Prediction#

Much of the “Big Data” collection we hear about is focused on learning from the past. Companies want to know who is most likely to buy a product so they can create targeted ads. Doctors want to know how quickly someone will recover if given a certain treatment so they can choose a treatment plan. Data scientists create models that find patterns in data from the past and use those models to predict what will happen in new data. But, how are these models created?

In Section 10.1, we discussed relationships, or associations, between variables in a dataset. Recall the example about ice cream and swimming. There is an association between the weather being warm and the number of people swimming at the beach as well as between the weather being warm and the amount of ice cream sales. When the weather is warmer, more people buy ice cream.

Imagine you are an executive at a popular ice cream company. You want to know the best time to premier a new product, so you ask your data scientist to predict what month will have the highest demand for ice cream in the next year. Your data scientist will look for patterns in historical data and find that months with the warmest weather have the highest ice cream sales, and as a result predict that July or August would be the best months to release the new product.

Often, situations are more complicated, imagine you are trying to predict the selling price of a house. There are likely multiple variables that will contribute to that price: number of bedrooms, number of bathrooms, square footage, etc. How can we find these patterns and choose variables to use for prediction? Often, the first step is to plot your data.

Below is a dataset containing in formation on housing prices in Athens, Ohio. Let’s look at plots of the relationship between characteristics of a house and its selling price.

housing_df = pd.read_csv("../../data/Housing.csv")
housing_df.head()
floor_size bed_room_count built_year sold_date sold_price room_count garage_size parking_lot
0 2068 3 2003 Aug2015 195500 6 768 3
1 3372 3 1999 Dec2015 385000 6 480 2
2 3130 3 1999 Jan2017 188000 7 400 2
3 3991 3 1999 Nov2014 375000 8 400 2
4 1450 2 1999 Jan2015 136000 7 200 1
plt.scatter(housing_df['bed_room_count'],housing_df['sold_price'])
plt.xlabel("Number of Bedrooms")
plt.ylabel("Selling Price")
plt.show()
../../_images/prediction_3_0.png

Though the discrete nature of one of the variables makes this plot look a bit strange, in this scatter plot, we can see a trend where houses with more bedrooms have higher selling prices.

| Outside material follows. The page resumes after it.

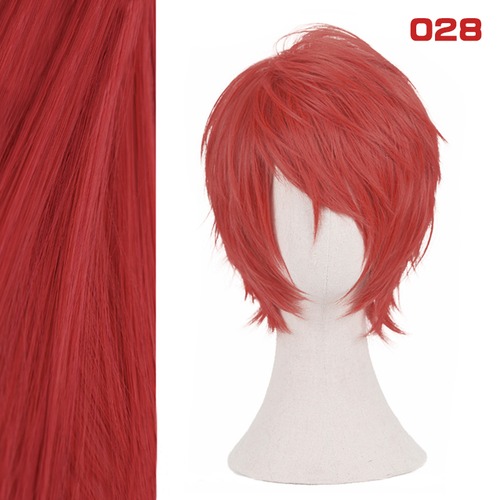 コスプレ耐熱ウィッグ ワインレッド ショートウィッグ ★暗殺教室/赤羽業 等 ★192色のバリエーション!多様キャラのコスプレに最適です! 【1304-028】 ★即納品★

plt.scatter(housing_df['floor_size'],housing_df['sold_price'])
plt.xlabel("Floor Size")
plt.ylabel("Selling Price")
plt.show()
../../_images/prediction_5_0.png

In this scatter plot, we can see a trend where larger houses have higher selling prices.

plt.scatter(housing_df['built_year'],housing_df['sold_price'])
plt.xlabel("Year Built")
plt.ylabel("Selling Price")
plt.show()
../../_images/prediction_7_0.png

This scatter plot looks like the points are randomly scattered indicating no trend between the year the house was built and its selling price.

In order to make a prediction about a new house’s selling price, we need a way of quantifying these trends and combining them into a single predictor. We will discuss multiple ways of doing this throughout the rest of this book, but in the next section, we will focus on the simplest way of quantifying a linear relationship: correlation.